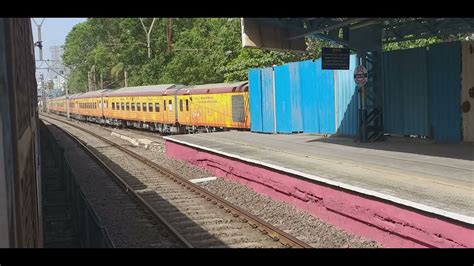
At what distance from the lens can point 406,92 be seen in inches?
581

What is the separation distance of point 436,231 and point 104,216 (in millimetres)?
6881

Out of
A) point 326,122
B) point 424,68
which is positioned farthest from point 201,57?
point 424,68

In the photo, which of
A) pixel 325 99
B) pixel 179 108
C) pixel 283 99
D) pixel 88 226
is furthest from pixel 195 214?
pixel 179 108

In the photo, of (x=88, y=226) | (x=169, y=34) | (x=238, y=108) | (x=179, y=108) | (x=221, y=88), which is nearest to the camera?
(x=88, y=226)

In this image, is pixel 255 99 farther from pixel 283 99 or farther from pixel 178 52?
pixel 178 52

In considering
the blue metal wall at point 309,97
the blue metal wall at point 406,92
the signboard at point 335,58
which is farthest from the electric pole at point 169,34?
the blue metal wall at point 406,92

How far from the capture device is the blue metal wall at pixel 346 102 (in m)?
16.4

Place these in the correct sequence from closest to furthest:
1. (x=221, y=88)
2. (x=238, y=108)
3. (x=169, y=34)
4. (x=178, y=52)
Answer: (x=238, y=108), (x=221, y=88), (x=178, y=52), (x=169, y=34)

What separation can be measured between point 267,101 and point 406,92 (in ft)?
25.6

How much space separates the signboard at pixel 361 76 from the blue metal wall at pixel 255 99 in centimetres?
726

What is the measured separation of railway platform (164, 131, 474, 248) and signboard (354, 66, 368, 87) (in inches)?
76.1

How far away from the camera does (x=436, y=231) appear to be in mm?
6492
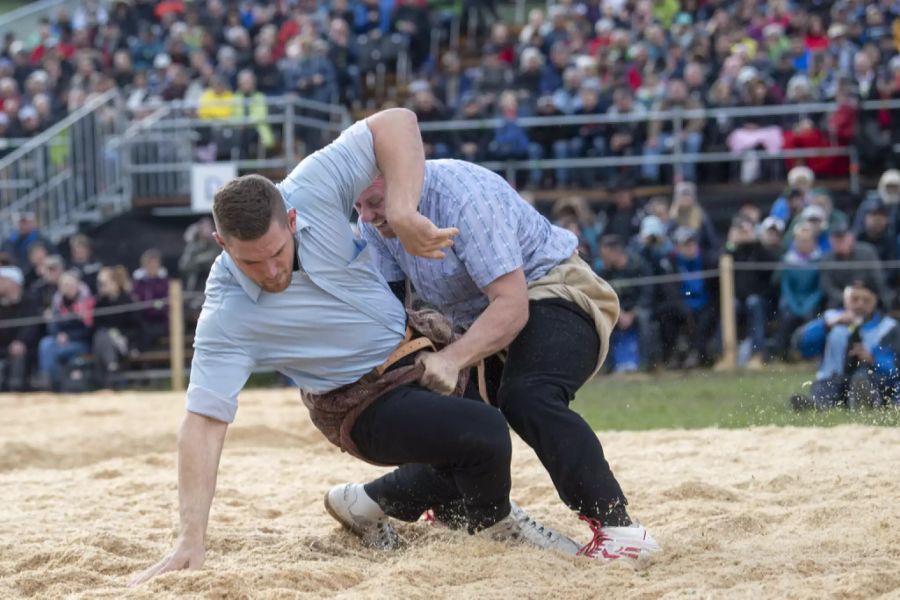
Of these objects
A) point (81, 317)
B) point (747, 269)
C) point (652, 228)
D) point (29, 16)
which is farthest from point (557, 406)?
point (29, 16)

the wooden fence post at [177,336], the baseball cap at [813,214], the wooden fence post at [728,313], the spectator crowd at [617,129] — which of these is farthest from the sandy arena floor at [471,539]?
the baseball cap at [813,214]

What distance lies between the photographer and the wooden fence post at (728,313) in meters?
13.1

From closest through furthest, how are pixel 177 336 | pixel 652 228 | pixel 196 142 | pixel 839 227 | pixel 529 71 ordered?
pixel 839 227 < pixel 652 228 < pixel 177 336 < pixel 529 71 < pixel 196 142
::::::::
■ Work to complete ■
Each entry above is to be written out again unchanged, apart from the pictures, which are left out.

■ Solved problem ■
At what distance from the lens can point 406,92 be seen in inches?
581

What is the separation distance of point 436,231 and point 104,216 (in millimetres)?
6881

Out of
A) point 326,122
B) point 424,68
which is positioned farthest from point 201,57?
point 424,68

In the photo, which of
A) pixel 325 99
B) pixel 179 108
C) pixel 283 99
D) pixel 88 226
is furthest from pixel 195 214?
pixel 179 108

In the photo, of (x=88, y=226) | (x=169, y=34) | (x=238, y=108) | (x=179, y=108) | (x=221, y=88), which is nearest to the camera?
(x=88, y=226)

In this image, is pixel 255 99 farther from pixel 283 99 or farther from pixel 178 52?
pixel 178 52

In considering
the blue metal wall at point 309,97
the blue metal wall at point 406,92
the signboard at point 335,58
which is farthest from the electric pole at point 169,34?
the blue metal wall at point 406,92

How far from the capture device is the blue metal wall at pixel 346 102 (in m)?
16.4

Place these in the correct sequence from closest to furthest:
1. (x=221, y=88)
2. (x=238, y=108)
3. (x=169, y=34)
4. (x=178, y=52)
Answer: (x=238, y=108), (x=221, y=88), (x=178, y=52), (x=169, y=34)

What separation can be measured between point 267,101 and point 406,92 (in ft)?
25.6

How much space separates the signboard at pixel 361 76 from the blue metal wall at pixel 255 99 in centimetres?
726

What is the measured separation of railway platform (164, 131, 474, 248) and signboard (354, 66, 368, 87) (in inches)?
76.1

How far away from the camera does (x=436, y=231) appear to be in mm?
6492
Of these objects
A) point (81, 317)
B) point (747, 269)
C) point (652, 228)
D) point (29, 16)
which is farthest from point (557, 406)?
point (29, 16)

the wooden fence post at [177,336], the baseball cap at [813,214], the wooden fence post at [728,313], the spectator crowd at [617,129] — which of these is farthest from the sandy arena floor at [471,539]?
the baseball cap at [813,214]

What distance lies between the photographer and the wooden fence post at (728,313) in meters?
13.1

From closest through furthest, how are pixel 177 336 | pixel 652 228 | pixel 196 142 | pixel 839 227 | pixel 529 71 ordered?
pixel 839 227 < pixel 652 228 < pixel 177 336 < pixel 529 71 < pixel 196 142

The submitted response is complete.